*ENTRIES PROVIDED*.
━━━━━━━━━━━━━━━━
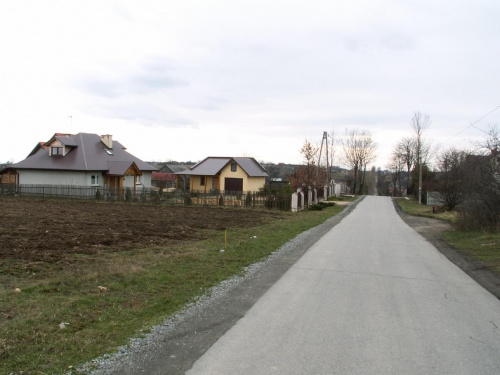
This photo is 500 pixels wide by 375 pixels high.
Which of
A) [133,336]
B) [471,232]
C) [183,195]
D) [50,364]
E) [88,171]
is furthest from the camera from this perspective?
[88,171]

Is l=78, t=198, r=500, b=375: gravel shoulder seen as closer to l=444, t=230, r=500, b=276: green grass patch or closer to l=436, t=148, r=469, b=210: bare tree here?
l=444, t=230, r=500, b=276: green grass patch

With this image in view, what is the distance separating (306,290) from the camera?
7.68m

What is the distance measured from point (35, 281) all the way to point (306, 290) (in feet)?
17.5

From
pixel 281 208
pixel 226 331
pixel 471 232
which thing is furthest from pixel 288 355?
pixel 281 208

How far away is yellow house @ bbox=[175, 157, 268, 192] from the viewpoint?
5288cm

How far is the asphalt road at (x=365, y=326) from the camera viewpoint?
447cm

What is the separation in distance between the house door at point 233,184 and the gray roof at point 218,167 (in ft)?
5.76

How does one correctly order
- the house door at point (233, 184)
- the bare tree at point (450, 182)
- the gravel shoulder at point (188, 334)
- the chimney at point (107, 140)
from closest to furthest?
the gravel shoulder at point (188, 334) → the bare tree at point (450, 182) → the chimney at point (107, 140) → the house door at point (233, 184)

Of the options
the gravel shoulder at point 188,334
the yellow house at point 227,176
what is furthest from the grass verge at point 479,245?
the yellow house at point 227,176

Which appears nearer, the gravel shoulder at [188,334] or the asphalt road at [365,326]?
the gravel shoulder at [188,334]

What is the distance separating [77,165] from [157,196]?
12.2 m

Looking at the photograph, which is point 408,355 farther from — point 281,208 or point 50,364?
point 281,208

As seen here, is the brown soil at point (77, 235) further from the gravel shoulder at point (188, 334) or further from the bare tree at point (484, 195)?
the bare tree at point (484, 195)

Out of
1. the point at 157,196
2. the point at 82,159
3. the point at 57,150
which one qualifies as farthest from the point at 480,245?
the point at 57,150
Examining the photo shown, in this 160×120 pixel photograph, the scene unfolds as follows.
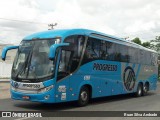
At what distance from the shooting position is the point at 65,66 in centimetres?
1302

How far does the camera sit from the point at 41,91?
12305 millimetres

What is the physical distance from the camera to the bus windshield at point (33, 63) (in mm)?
12398

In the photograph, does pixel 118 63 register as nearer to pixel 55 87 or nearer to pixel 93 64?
pixel 93 64

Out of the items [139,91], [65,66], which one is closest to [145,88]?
[139,91]

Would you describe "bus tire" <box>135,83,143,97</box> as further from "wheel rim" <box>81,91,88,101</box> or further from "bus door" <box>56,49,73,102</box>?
"bus door" <box>56,49,73,102</box>

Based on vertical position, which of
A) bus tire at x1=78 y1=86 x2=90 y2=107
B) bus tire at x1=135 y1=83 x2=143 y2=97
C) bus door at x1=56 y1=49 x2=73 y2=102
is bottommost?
bus tire at x1=135 y1=83 x2=143 y2=97

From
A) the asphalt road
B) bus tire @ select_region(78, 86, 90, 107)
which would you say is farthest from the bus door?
bus tire @ select_region(78, 86, 90, 107)

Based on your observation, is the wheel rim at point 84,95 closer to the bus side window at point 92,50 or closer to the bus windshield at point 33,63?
the bus side window at point 92,50

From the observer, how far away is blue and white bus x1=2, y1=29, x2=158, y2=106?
12383mm

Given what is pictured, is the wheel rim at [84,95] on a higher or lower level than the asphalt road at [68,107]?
higher

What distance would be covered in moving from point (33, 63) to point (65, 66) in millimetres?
1327

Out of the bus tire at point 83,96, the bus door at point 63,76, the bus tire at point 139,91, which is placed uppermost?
the bus door at point 63,76

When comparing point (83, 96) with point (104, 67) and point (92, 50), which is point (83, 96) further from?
point (104, 67)

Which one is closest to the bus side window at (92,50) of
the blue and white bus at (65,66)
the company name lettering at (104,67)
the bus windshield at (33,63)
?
the blue and white bus at (65,66)
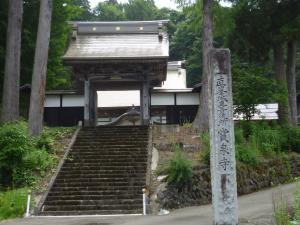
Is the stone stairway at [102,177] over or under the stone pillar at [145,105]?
under

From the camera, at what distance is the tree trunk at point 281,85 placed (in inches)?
715

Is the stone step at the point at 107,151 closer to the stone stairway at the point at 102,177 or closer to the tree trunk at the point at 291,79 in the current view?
the stone stairway at the point at 102,177

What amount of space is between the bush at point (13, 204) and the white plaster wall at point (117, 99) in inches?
772

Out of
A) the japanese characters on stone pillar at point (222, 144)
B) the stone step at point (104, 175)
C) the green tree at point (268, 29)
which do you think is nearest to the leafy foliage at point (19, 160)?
the stone step at point (104, 175)

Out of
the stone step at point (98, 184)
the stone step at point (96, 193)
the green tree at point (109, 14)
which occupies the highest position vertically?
the green tree at point (109, 14)

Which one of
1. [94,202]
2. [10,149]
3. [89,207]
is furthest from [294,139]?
[10,149]

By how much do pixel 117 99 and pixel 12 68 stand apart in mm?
16326

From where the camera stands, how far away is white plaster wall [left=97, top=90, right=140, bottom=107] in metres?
33.1

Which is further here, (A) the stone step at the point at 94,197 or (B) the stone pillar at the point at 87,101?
━━━━━━━━━━━━━━━━
*STATED EXERCISE*.
Each entry gets copied exactly; the pictures stay out.

*OUTPUT FOR THIS EXERCISE*.
This photo is 500 pixels wide by 375 pixels high.
Which of
A) [133,336]
B) [471,232]
C) [183,195]
D) [50,364]
E) [88,171]
is furthest from the camera from this perspective?
[88,171]

Is l=78, t=198, r=500, b=375: gravel shoulder seen as closer to l=444, t=230, r=500, b=276: green grass patch or closer to l=436, t=148, r=469, b=210: bare tree here?
l=444, t=230, r=500, b=276: green grass patch

With this image in view, what is the distance separating (306,290) from the camera?
7.68m

What is the distance measured from point (35, 281) all the way to point (306, 290) (in feet)?
17.5

From
pixel 281 208
pixel 226 331
pixel 471 232
which thing is furthest from pixel 288 355?
pixel 281 208

How far away is yellow house @ bbox=[175, 157, 268, 192] from the viewpoint?
5288cm

How far is the asphalt road at (x=365, y=326) from the camera viewpoint?
447cm

What is the separation in distance between the house door at point 233,184 and the gray roof at point 218,167 (in ft)?
5.76

How does one correctly order
- the house door at point (233, 184)
- the bare tree at point (450, 182)
- the gravel shoulder at point (188, 334)
- the chimney at point (107, 140)
from closest to furthest?
the gravel shoulder at point (188, 334) → the bare tree at point (450, 182) → the chimney at point (107, 140) → the house door at point (233, 184)

Of the options
the gravel shoulder at point 188,334
the yellow house at point 227,176
what is furthest from the grass verge at point 479,245?
the yellow house at point 227,176

Which appears nearer, the gravel shoulder at [188,334] or the asphalt road at [365,326]?
the gravel shoulder at [188,334]

What is the distance separating [77,165] from [157,196]?
12.2 m

Looking at the photograph, which is point 408,355 farther from — point 281,208 or point 50,364?
point 281,208

As seen here, is the brown soil at point (77, 235) further from the gravel shoulder at point (188, 334) or further from the bare tree at point (484, 195)?
the bare tree at point (484, 195)

Out of
1. the point at 157,196
2. the point at 82,159
3. the point at 57,150
which one qualifies as farthest from the point at 480,245?
the point at 57,150
Examining the photo shown, in this 160×120 pixel photograph, the scene unfolds as follows.
At what distance from the shooting position is the point at 65,66 in centimetres?
1302

How far does the camera sit from the point at 41,91?
12305 millimetres

What is the physical distance from the camera to the bus windshield at point (33, 63) (in mm)?
12398

In the photograph, does pixel 118 63 register as nearer to pixel 55 87 or nearer to pixel 93 64?
pixel 93 64

Out of the items [139,91], [65,66], which one is closest to [145,88]?
[139,91]

Would you describe "bus tire" <box>135,83,143,97</box> as further from "wheel rim" <box>81,91,88,101</box> or further from "bus door" <box>56,49,73,102</box>?
"bus door" <box>56,49,73,102</box>

Based on vertical position, which of
A) bus tire at x1=78 y1=86 x2=90 y2=107
B) bus tire at x1=135 y1=83 x2=143 y2=97
C) bus door at x1=56 y1=49 x2=73 y2=102
is bottommost?
bus tire at x1=135 y1=83 x2=143 y2=97

From
A) the asphalt road
B) bus tire @ select_region(78, 86, 90, 107)
which would you say is farthest from the bus door?
bus tire @ select_region(78, 86, 90, 107)

Based on your observation, is the wheel rim at point 84,95 closer to the bus side window at point 92,50 or closer to the bus windshield at point 33,63?
the bus side window at point 92,50

From the observer, how far away is blue and white bus x1=2, y1=29, x2=158, y2=106?
12383mm

Given what is pictured, is the wheel rim at [84,95] on a higher or lower level than the asphalt road at [68,107]?
higher

What distance would be covered in moving from point (33, 63) to point (65, 66) in millimetres?
1327

Out of the bus tire at point 83,96, the bus door at point 63,76, the bus tire at point 139,91, which is placed uppermost?
the bus door at point 63,76

When comparing point (83, 96) with point (104, 67) and point (92, 50), which is point (83, 96) further from?
point (104, 67)

Which one is closest to the bus side window at (92,50) of
the blue and white bus at (65,66)
the company name lettering at (104,67)
the bus windshield at (33,63)
?
the blue and white bus at (65,66)
Is the stone stairway at [102,177] over or under the stone pillar at [145,105]?
under

From the camera, at what distance is the tree trunk at point 281,85 placed (in inches)?
715

Is the stone step at the point at 107,151 closer to the stone stairway at the point at 102,177 or closer to the tree trunk at the point at 291,79 in the current view?
the stone stairway at the point at 102,177

What amount of space is between the bush at point (13, 204) and the white plaster wall at point (117, 99) in inches?
772

Out of
A) the japanese characters on stone pillar at point (222, 144)
B) the stone step at point (104, 175)
C) the green tree at point (268, 29)
which do you think is nearest to the leafy foliage at point (19, 160)?
the stone step at point (104, 175)

Out of
the stone step at point (98, 184)
the stone step at point (96, 193)
the green tree at point (109, 14)
which occupies the highest position vertically?
the green tree at point (109, 14)

Which one of
1. [94,202]
2. [10,149]
3. [89,207]
is furthest from [294,139]?
[10,149]

By how much do pixel 117 99 and pixel 12 68 stand apart in mm?
16326

From where the camera stands, how far away is white plaster wall [left=97, top=90, right=140, bottom=107] in metres?
33.1

Which is further here, (A) the stone step at the point at 94,197 or (B) the stone pillar at the point at 87,101?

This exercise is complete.